This post compares InChI and SMILES on the dimensions that matter at the bench: structure round-trip, canonicalization, stereochemistry handling, database lookup, and tool ecosystem support. The SMILES reference post covers the syntax in detail; this one is the picking-between-them post.
What each format is, in one sentence
SMILES (Simplified Molecular Input Line Entry System, Weininger 1988) is a human-readable graph traversal. Atoms appear in the order you would walk through the structure; bonds, branches, and ring closures are punctuation. CCO is ethanol; c1ccccc1 is benzene. The OpenSMILES specification is the open community-maintained reference; the original Daylight spec is the historical canon.

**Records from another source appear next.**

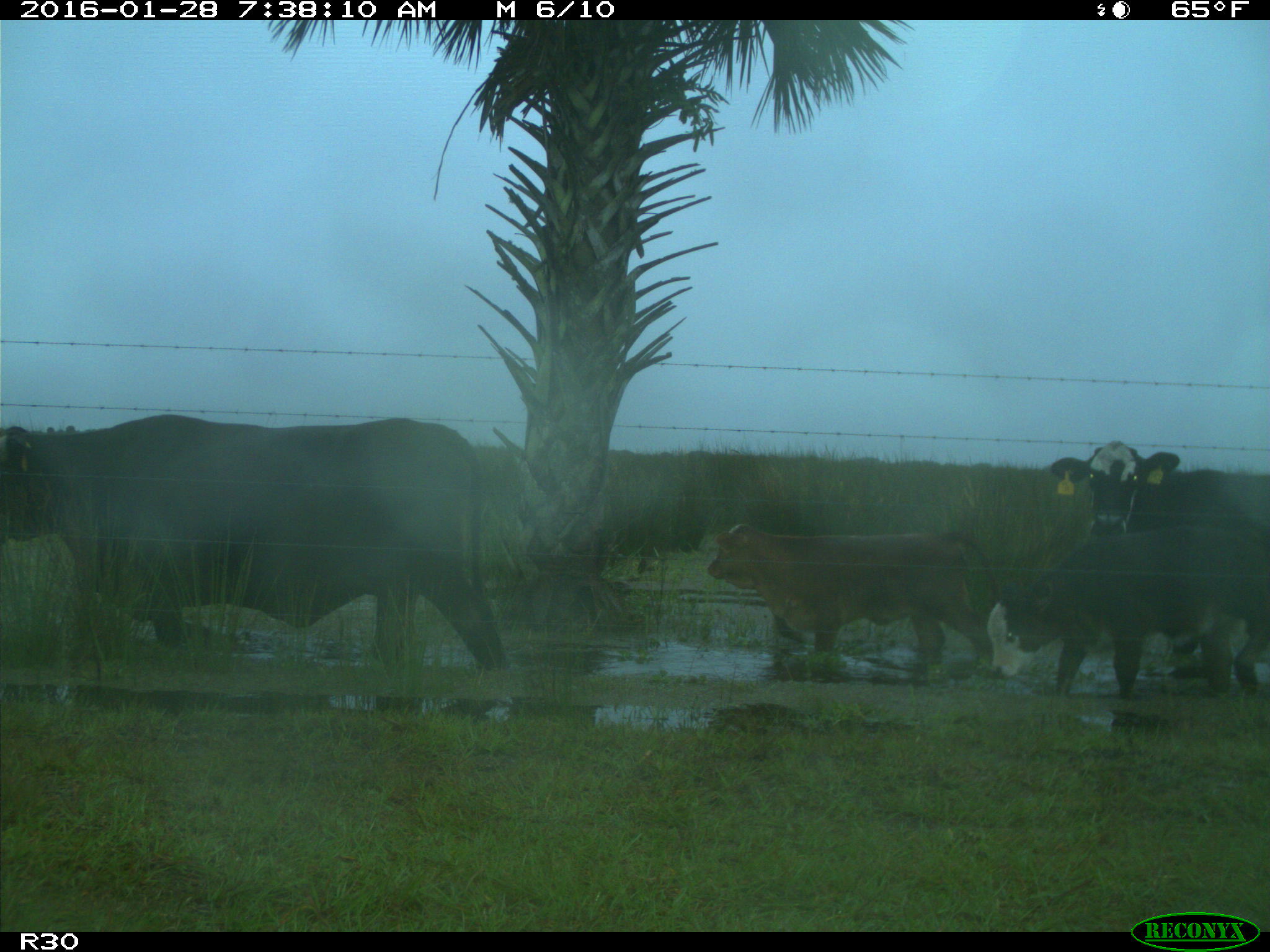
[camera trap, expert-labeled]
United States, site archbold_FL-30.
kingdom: Animalia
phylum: Chordata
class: Mammalia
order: Artiodactyla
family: Bovidae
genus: Bos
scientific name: Bos taurus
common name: domestic cow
Bos taurus (domestic cow).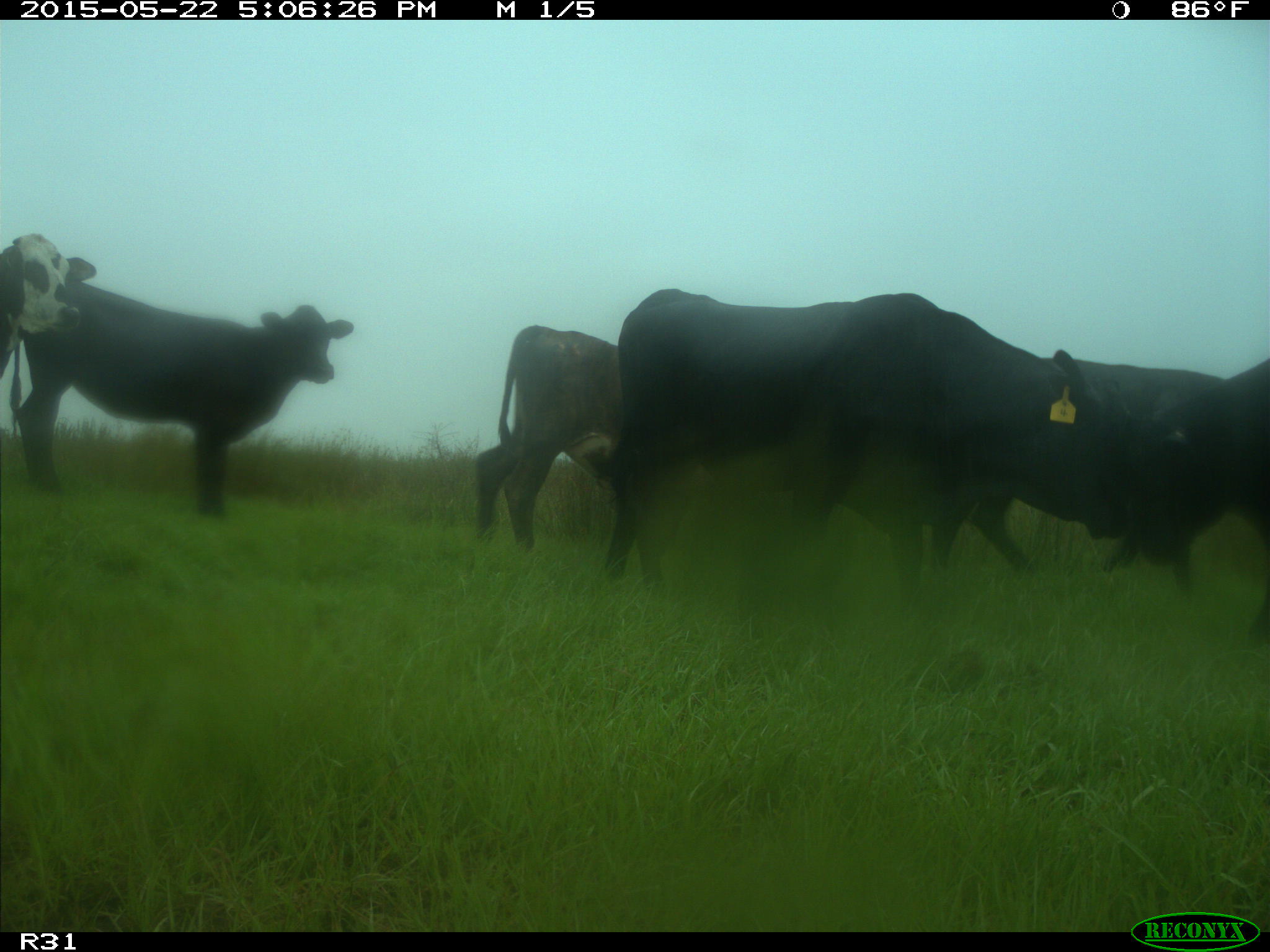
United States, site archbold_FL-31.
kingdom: Animalia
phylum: Chordata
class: Mammalia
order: Artiodactyla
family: Bovidae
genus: Bos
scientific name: Bos taurus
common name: domestic cow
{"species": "Bos taurus (domestic cow)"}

InChI (International Chemical Identifier, IUPAC 2005) is a machine-generated canonical identifier produced by a single official algorithm. It is a layered structure: a formula layer, a connections layer, a hydrogen layer, and optional charge, stereo, isotope, fixed-H, and reconnected layers. InChI=1S/C2H6O/c1-2-3/h3H,2H2,1H3 is ethanol. The InChI Trust maintains the algorithm and software.
Criteria that matter for picking between them
Six dimensions practitioners care about when these identifiers move between tools, databases, and publications:
- Round-trip: can the identifier reliably be converted to and from a 2D structure without information loss?
- Canonicalization: do two valid identifiers for the same molecule match exactly, or do they differ depending on how the structure was drawn?
- Stereochemistry handling: does the identifier capture R/S and E/Z reliably?
- Database lookup: which identifier do PubChem, ChemSpider, and patent databases use as their internal key?
- Tool support: do the editors, AI tools, and scripts in your workflow accept both?
- Human readability: can a chemist sanity-check the identifier by eye?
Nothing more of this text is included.